Pagi itu Lulut, sapaan akrab seorang mahasiswa Universitas Diponegoro tengah bersiap-siap menghadiri seminar BI Goes to Campus di Akademi Kepolisian Semarang. Berbekal niat dan semangat mendapat sertifikat  & ilmu tentang transaksi nontunai, ia naik Bus Rapid Transit (BRT) menuju Gedung Serbaguna Akpol. Disana ia bertemu dengan Ari salah seorang Mahasiswa UIN  Walisongo yang juga bersemangat mengikuti rangkaian acara BI Goes to Campus tersebut.Â
Singkat cerita keduanya asyik mendengarkan dan mencermati materi yang disampaikan oleh para pembicara. Dalam seminar itu disampaikan bahwa di era sekarang penggunaan teknologi semakin memudahkan semua aktivitas manusia. Begitu pula dalam hal sistem pembayaran yang dilakukan di masyarakat. Melihat perkembangan zaman, awalnya sistem pembayaran dilakukan dengan cara tukar menukar barang (barter). Karena dirasa tidak efisien, maka mucullah alat satuan pembayaran yang kita kenal dengan nama "uang". Hingga saat ini uang masih menjadi salah satu alat pembayaran utama di masyarakat.

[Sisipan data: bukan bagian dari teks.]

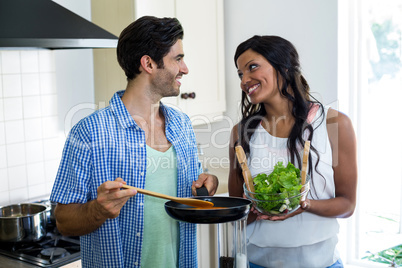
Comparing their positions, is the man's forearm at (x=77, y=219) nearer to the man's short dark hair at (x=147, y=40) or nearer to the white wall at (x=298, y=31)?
the man's short dark hair at (x=147, y=40)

Selanjutnya alat pembayaran terus berkembang dari alat pembayaran tunai (cash based) ke alat pembayaran nontunai (non cash) seperti alat pembayaran berbasis kertas (paper based), misalnya cek dan bilyet giro. Selain itu dikenal juga alat pembayaran paperless seperti transfer dana elektronik dan alat pembayaran memakai kartu (card based) (ATM, Kartu Debit, Kartu Kredit, dan Kartu Prabayar).
Alat Pembayaran Tunai
Alat pembayaran tunai lebih banyak memakai uang kartal (uang kertas dan logam). Uang kartal masih memainkan peran penting khususnya untuk transaksi bernilai kecil. Dalam masyarakat moderen seperti sekarang ini, pemakaian alat pembayaran tunai seperti uang kartal memang cenderung lebih kecil dibanding uang giral.
Namun patut diketahui bahwa pemakaian uang kartal memiliki kendala dalam hal efisiensi. Hal itu bisa terjadi karena biaya produksi, pengedaran, hingga pemusnahan uang kartal terbilang mahal. Hal itu belum lagi memperhitungkan inefisiensi dalam waktu pembayaran. Misalnya, ketika Anda menunggu melakukan pembayaran di loket pembayaran yang relatif memakan waktu cukup lama karena antrian yang panjang. Sementara itu, bila melakukan transaksi dalam jumlah besar juga mengundang risiko seperti pencurian, perampokan dan pemalsuan uang. Kemudian dalam hal transparansi, penggunaan uang kartal ini tidak terlacak sehingga sangat berpotensi mendorong tindakan penggelapan uang atau korupsi.
Melihat permasalahan dan kendala tersebut, Bank Indonesia berinisiatif untuk mendorong masyarakat agar menggunakan alat pembayaran nontunai atau Less Cash Society (LCS).
Alat Pembayaran Nontunai
Alat pembayaran nontunai saat ini sudah berkembang di masyarakat. Penggunaan alat pembayaran nontunai memiliki banyak keunggulan diantaranya;
1. Pembayaran bisa dilakukan dimana saja dan kapan saja karena hanya menggunakan teknologi dalam pembayarannya.Â
2. Efisien dalam hal tempat maupun waktu. Dengan alat pembayaran nontunai dapat meminimalkan penggunaan tempat/ruang untuk penyimpanan uang serta waktu untuk menghitung dan mengelola uang dalam jumlah banyak.
3. Tidak lagi menerima pengembalian dalam bentuk barang kecil (permen) lantaran pedagang yang tidak memiliki pecahan uang kecil.